La suite des événements est fascinante. Wilson comptait des amis dans l'organisation des Jets, explique le journaliste Ed Willes dans The Rebel League, son livre sur l'histoire de l'AMH. Ceux-ci lui ont demandé de garder l'oeil ouvert: si jamais il repérait de bons joueurs

«Le bon docteur a vite compris que l'écart entre le hockey nord-américain et européen n'était pas aussi grand que plusieurs le pensaient, écrit Willes. Les meilleurs joueurs suédois pourraient non seulement survivre, mais exceller dans la LNH ou l'AMH.»

En compagnie du centre Ulf Nilsson et du défenseur Lars-Erik Sjoberg, Hedberg acceptal'offre des Jets. Les trois Suédois auraient aimé jouer dans la LNH, mais croyaient préférable de monter au front dans la même équipe. À la fin de l'été 1974, Hull a patiné pour la première fois avec Hedberg et Nilsson. Il fut conquis. Ce trio est devenu un des meilleurs et des plus spectaculaires de toute l'histoire du hockey.

«À cette époque, les Jets auraient été une très bonne équipe dans la LNH, ajoute Demers. Ils alignaient des joueurs exceptionnels. Ils n'auraient pas gagné la Coupe Stanley, mais se seraient bien tirés d'affaire.»

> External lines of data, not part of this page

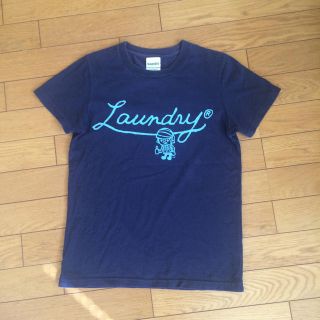 ランドリー(LAUNDRY)のランドリーTシャツ(Tシャツ(半袖/袖なし))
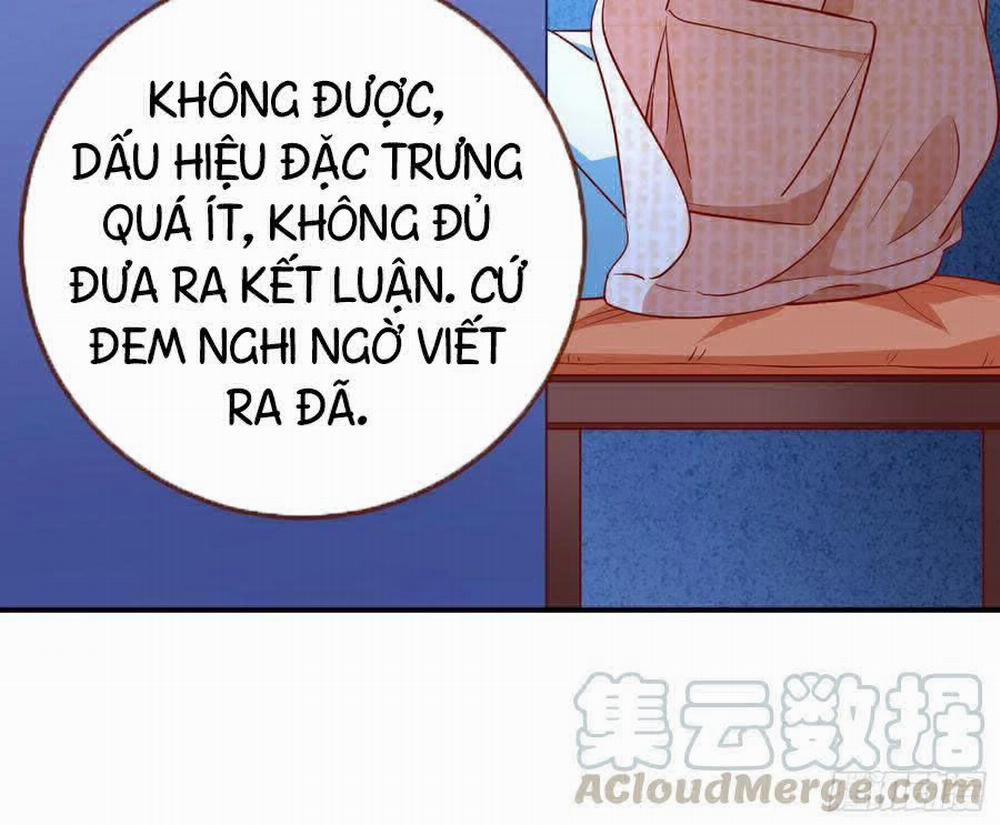 Vạn Tra Triêu Hoàng 223 trang 56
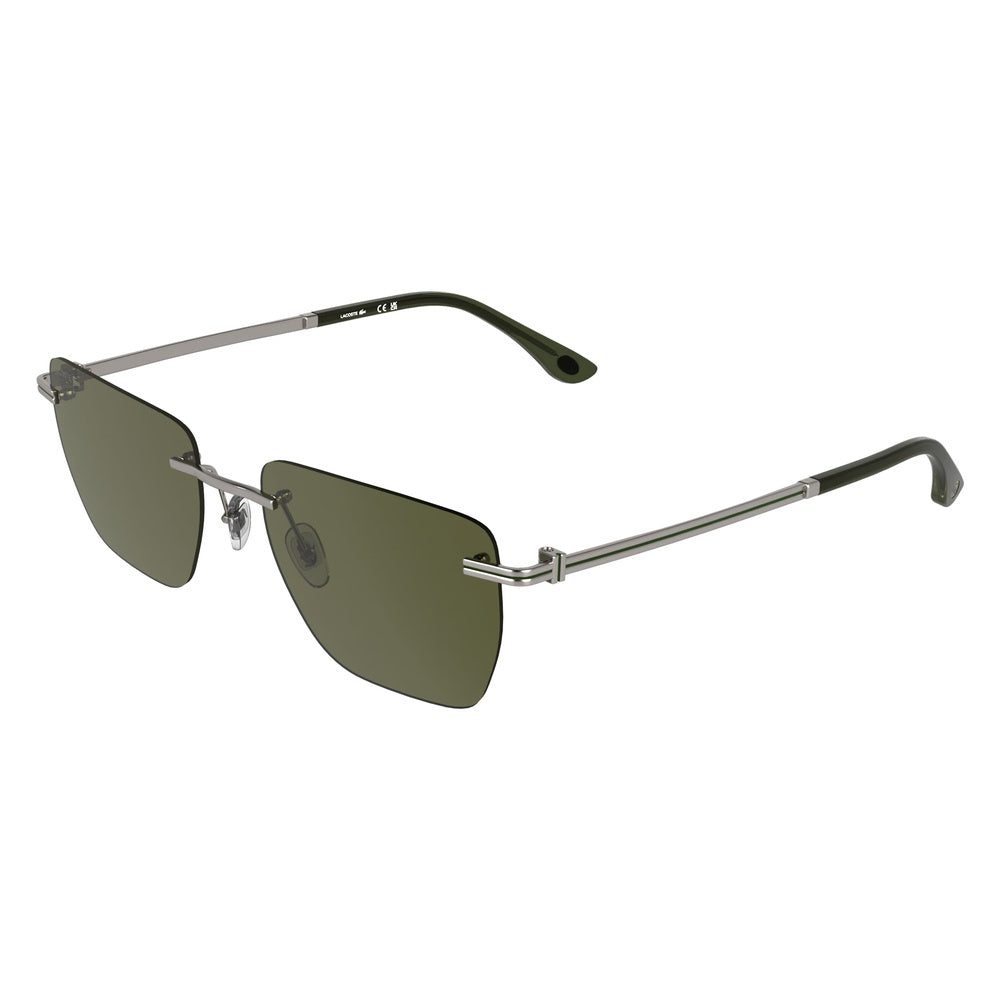 Gafas De Sol LACOSTE L282S 002 Hombre Talla 55 mm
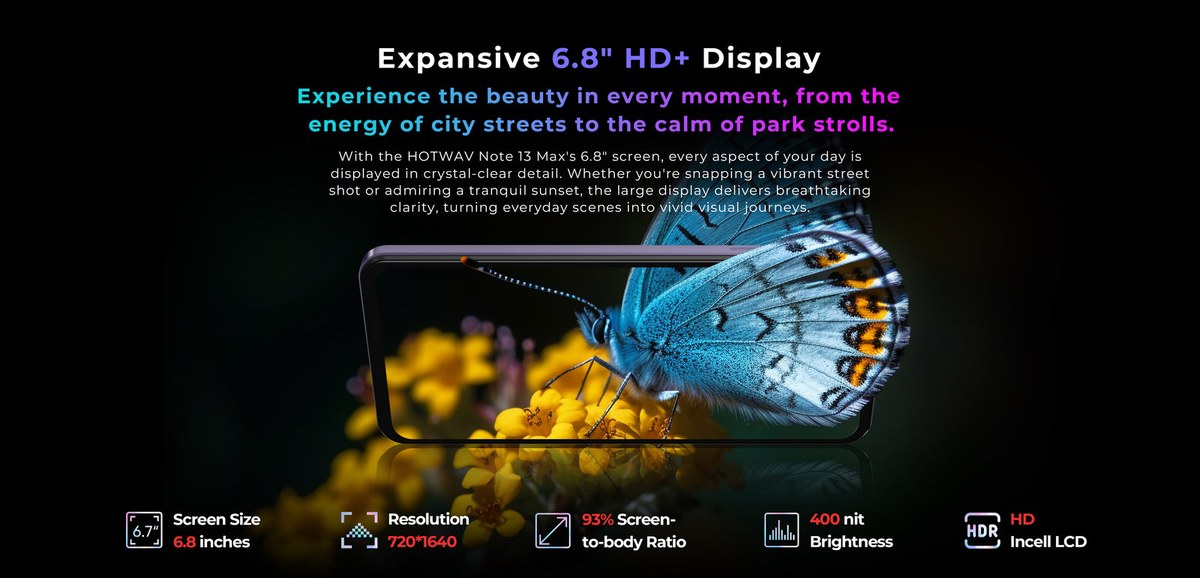Product design and feature illustration - view 11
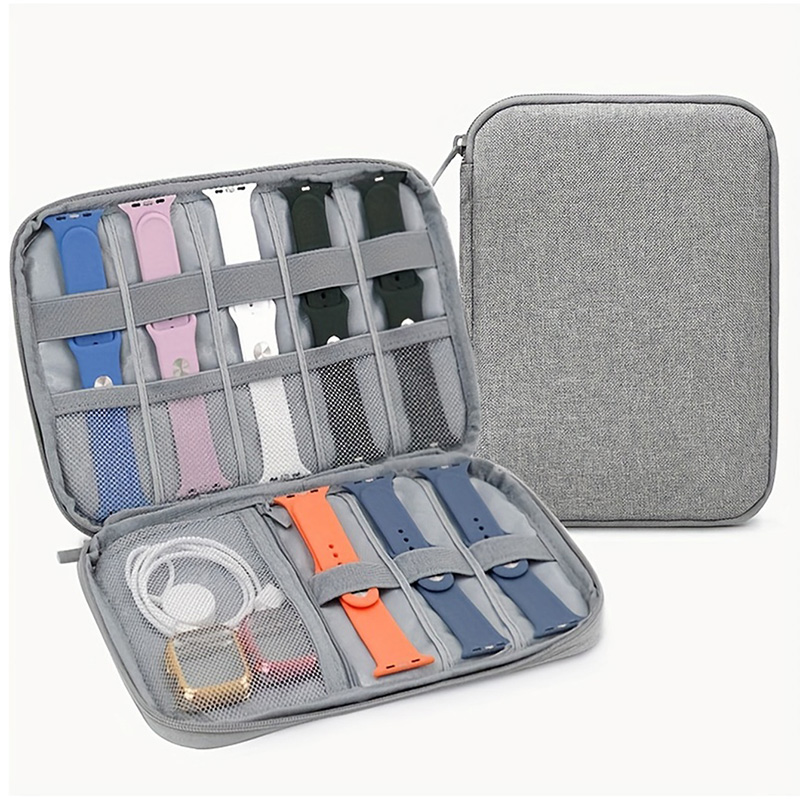 Tas Tali Jam Tangan untuk Appl - Jewelry And Watches Box ulasan dan harga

Hedberg et Nilsson ont été victimes de terribles assauts dans l'AMH, une ligue où les taupins étaient nombreux. Willes rappelle un commentaire de Hull après un match violent, durant lequel Nilsson avait obtenu cinq mentions d'aide. «Il ressemblait à du steak haché».

Les deux Suédois ont changé la perception des joueurs européens. Leurs succès ont ouvert les portes de l'Amérique à des dizaines de leurs compatriotes. Tout cela grâce au flair de Winnipeg. Dimanche, lorsque la rondelle sera mise au jeu, rappelons-nous, comme Jacques Demers, que le CH ne sera pas la seule des deux équipes à avoir contribué à l'histoire du hockey. Les Jets ont aussi fait leur marque. On est contents de les revoir.